StyO: Stylize Your Face in Only One-shot

This paper focuses on face stylization with a single artistic target. Existing works for this task often fail to retain the source content while achieving geometry variation. Here, we present a novel StyO model, ie. Stylize the face in only One-shot, to solve the above problem. In particular, StyO exploits a disentanglement and recombination strategy. It first disentangles the content and style of source and target images into identifiers, which are then recombined in a cross manner to derive the stylized face image. In this way, StyO decomposes complex images into independent and specific attributes, and simplifies one-shot face stylization as the combination of different attributes from input images, thus producing results better matching face geometry of target image and content of source one. StyO is implemented with latent diffusion models (LDM) and composed of two key modules: 1) Identifier Disentanglement Learner (IDL) for disentanglement phase. It represents identifiers as contrastive text prompts, ie. positive and negative descriptions. And it introduces a novel triple reconstruction loss to fine-tune the pre-trained LDM for encoding style and content into corresponding identifiers; 2) Fine-grained Content Controller (FCC) for the recombination phase. It recombines disentangled identifiers from IDL to form an augmented text prompt for generating stylized faces. In addition, FCC also constrains the cross-attention maps of latent and text features to preserve source face details in results. The extensive evaluation shows that StyO produces high-quality images on numerous paintings of various styles and outperforms the current state-of-the-art.

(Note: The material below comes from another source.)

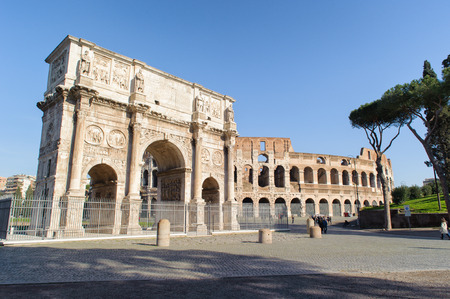 ROME, ITALY - JANUARY 21, 2010: Colosseum and Arch of Constantine in Rome, Italy. Colloseum of the largest amphitheatre in the world and the arch of constantine is the lastest existing triumphal arch in Rome. They are situated near the  foro romano.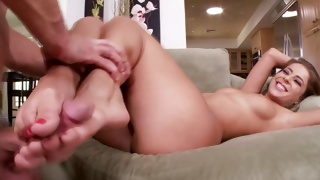 She is putting her feet in the mouth of a horny dude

翻译：本文聚焦于基于单一艺术目标的面部风格化任务。现有方法在实现几何形变的同时往往难以保持源图像内容。为此，我们提出一种新颖的StyO模型（即仅需单次示例的面部风格化）以解决上述问题。StyO采用解耦与重组策略：首先将源图像与目标图像的内容和风格解耦为标识符，随后通过交叉重组方式生成风格化面部图像。该方法将复杂图像分解为独立且特定的属性，将单次面部风格化简化为输入图像不同属性的组合，从而生成更贴合目标图像面部几何结构与源图像内容的结果。StyO基于隐扩散模型（LDM）构建，包含两个核心模块：1）用于解耦阶段的标识符解耦学习器（IDL），该模块将标识符表示为对比性文本提示（即正面与负面描述），并引入新颖的三重重建损失对预训练LDM进行微调，以将风格与内容编码至对应标识符；2）用于重组阶段的细粒度内容控制器（FCC），该模块重组来自IDL的解耦标识符以构建增强文本提示，进而生成风格化面部。此外，FCC通过约束隐特征与文本特征的交叉注意力图，以在结果中保留源面部细节。大量实验表明，StyO能在多种风格的绘画作品上生成高质量图像，其性能优于当前最优方法。